Looking for Tips to Improve Document Search and Thread Management in OpenAI Assistant API

I’m working on implementing a feature in my real-world application where I need to extract answers from 2-3 uploaded documents using around 20-30 predefined questions. I’ve been using the file_search tool in the OpenAI Assistant API, and so far, it’s been working well—I’m able to retrieve relevant answers.

Here’s what I’ve done so far:

  1. Created an assistant.
  2. Looped through the list of questions (not using async).
  3. Created a separate thread for each question using createAndRun, attaching the relevant fileId and vector storeId.
  4. When message.event === 'thread.run.completed', I save the answer.
  5. When message.event !== 'thread.run.completed', I handle it as “unable to fetch at this moment.”

My questions are:

  1. Can I use a single thread for all the questions, considering that OpenAI will automatically truncate if the context window is full? Would using a single thread be beneficial in this case?
  2. If a vector store is assigned to a thread, it will search across all the files within that store to find relevant answers. Is it better to maintain different vector stores for different sets of files, or should I explicitly attach specific fileIds to the threads?
  3. Are there any other improvements or best practices I could apply to my current approach?

I’m new to this—does my approach sound reasonable, or is there anything I should consider refining?

    for (let i = 0; i < questions.length; i++) {
      await this.fetchAnswer(
        fileId,
        vectorStoreId,
        questions[i].question,
        assistant,
        results
      );
    }

  private async processQuestion(...){
 return this.openai.beta.threads
        .createAndRun({
          assistant_id: assistant.id,
          thread: {
            messages: [
              {
                role: 'user',
                content: question,
                attachments: [
                  { file_id: fileId, tools: [{ type: 'file_search' }] },
                ],
              },
            ],
            tool_resources: {
              file_search: {
                vector_store_ids: [vectorStoreId],
              },
            },
          stream: true,
          },
        }) .then(async run => {
          for await (const message of run) {
            if (message.event === 'thread.run.failed') {
             // save unable to retieve at this moment
              } as FileMessageEvent);
              return resolve(true);
            }
  
            if (message.event === 'thread.run.completed') {
              const messages = await this.openai.beta.threads.messages.list(
                message.data.thread_id,
                {
                  run_id: message.data.id,
                },
              );
             //save it
         }
}
2 Likes

Hi! Welcome.

With regard to whether you use one thread, or several additional threads: What is the nature of the questions you are asking?

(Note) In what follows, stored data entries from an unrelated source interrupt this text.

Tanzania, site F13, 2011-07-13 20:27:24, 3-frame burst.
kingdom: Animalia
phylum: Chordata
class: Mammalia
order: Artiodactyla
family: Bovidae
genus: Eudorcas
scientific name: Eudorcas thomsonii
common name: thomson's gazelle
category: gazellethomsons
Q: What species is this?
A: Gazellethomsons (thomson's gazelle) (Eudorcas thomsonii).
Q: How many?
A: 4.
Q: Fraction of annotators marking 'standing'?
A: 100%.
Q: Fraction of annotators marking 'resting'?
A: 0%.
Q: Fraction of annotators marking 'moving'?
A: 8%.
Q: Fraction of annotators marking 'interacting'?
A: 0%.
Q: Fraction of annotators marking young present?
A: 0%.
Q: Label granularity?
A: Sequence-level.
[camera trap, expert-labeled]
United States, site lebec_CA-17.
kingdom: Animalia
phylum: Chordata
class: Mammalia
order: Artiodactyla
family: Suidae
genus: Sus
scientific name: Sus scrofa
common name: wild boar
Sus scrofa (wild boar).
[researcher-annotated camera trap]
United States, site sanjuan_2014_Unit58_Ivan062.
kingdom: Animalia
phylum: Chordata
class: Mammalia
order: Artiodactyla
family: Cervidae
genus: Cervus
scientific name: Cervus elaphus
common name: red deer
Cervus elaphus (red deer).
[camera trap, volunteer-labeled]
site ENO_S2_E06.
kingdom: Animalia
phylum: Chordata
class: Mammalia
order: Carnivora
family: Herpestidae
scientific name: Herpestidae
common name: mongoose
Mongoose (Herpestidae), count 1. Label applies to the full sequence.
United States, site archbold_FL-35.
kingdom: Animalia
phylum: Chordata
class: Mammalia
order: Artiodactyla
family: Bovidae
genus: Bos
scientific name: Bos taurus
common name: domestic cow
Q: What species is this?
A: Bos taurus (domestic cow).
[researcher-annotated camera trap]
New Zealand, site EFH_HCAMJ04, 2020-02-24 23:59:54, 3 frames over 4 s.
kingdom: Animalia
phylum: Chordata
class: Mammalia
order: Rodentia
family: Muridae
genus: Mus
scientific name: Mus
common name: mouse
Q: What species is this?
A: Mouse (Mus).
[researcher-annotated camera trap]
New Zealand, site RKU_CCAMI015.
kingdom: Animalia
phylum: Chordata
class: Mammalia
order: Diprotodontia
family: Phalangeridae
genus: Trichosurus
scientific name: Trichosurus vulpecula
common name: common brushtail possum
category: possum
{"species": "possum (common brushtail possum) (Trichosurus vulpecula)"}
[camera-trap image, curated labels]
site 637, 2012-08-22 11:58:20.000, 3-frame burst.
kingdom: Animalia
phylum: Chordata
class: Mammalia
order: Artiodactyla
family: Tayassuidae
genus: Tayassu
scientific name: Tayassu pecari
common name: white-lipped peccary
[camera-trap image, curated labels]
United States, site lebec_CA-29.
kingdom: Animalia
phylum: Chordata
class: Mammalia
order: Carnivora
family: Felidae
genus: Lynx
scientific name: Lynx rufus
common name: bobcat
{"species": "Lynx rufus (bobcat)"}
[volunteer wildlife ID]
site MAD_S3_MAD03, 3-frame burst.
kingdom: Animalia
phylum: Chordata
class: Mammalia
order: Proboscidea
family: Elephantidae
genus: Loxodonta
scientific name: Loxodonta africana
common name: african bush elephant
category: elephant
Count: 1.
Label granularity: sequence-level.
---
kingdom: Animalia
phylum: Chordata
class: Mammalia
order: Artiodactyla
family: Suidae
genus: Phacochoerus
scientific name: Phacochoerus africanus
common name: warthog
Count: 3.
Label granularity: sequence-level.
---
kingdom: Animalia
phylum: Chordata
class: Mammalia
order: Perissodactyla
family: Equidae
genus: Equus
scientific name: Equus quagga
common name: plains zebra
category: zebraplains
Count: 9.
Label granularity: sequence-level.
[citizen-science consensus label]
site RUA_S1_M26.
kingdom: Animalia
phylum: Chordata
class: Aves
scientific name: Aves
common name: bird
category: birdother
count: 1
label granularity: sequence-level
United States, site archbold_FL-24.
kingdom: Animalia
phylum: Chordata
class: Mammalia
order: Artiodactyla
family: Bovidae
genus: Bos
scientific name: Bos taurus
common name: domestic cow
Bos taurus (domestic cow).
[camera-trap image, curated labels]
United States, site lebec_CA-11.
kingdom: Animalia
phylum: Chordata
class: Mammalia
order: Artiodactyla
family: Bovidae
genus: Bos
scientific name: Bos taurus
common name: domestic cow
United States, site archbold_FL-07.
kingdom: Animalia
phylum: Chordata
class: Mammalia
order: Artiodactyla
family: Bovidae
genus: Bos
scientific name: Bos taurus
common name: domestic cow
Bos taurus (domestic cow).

Do they need to be comprehended individually or taken as a whole?

1 Like

They can be comprehended individually but again it comes under one topic but definitely can get the good answer without prev context

2 Likes

Hi @anotheruser ,

I have a full framework (almost public), that does exactly this.

Approach we have:

  1. Prepare the files
  2. Convert to JSON objects with hierarchical structure
  3. Import into rag the chunks and section outlines for better search
  4. Run search query
  5. Select the items containing the answer
  6. Pass selected items to the answering model
  7. Collect the final response

Steps 4-7 are run in parallel to save time.

Would you like to give it a free spin to see if that fits your needs?

1 Like

That sounds like an impressive and efficient framework! I’m definitely interested in giving it a try to see if it aligns with what I’m looking for!!

1 Like

Here is another post of mine with details (approximately) of what I’ll need to run a test: Fine-tuning for better extraction - #2 by sergeliatko

You may send me one or two files of data and a list of questions in the format I specified in the other thread, PM or here, as you decide.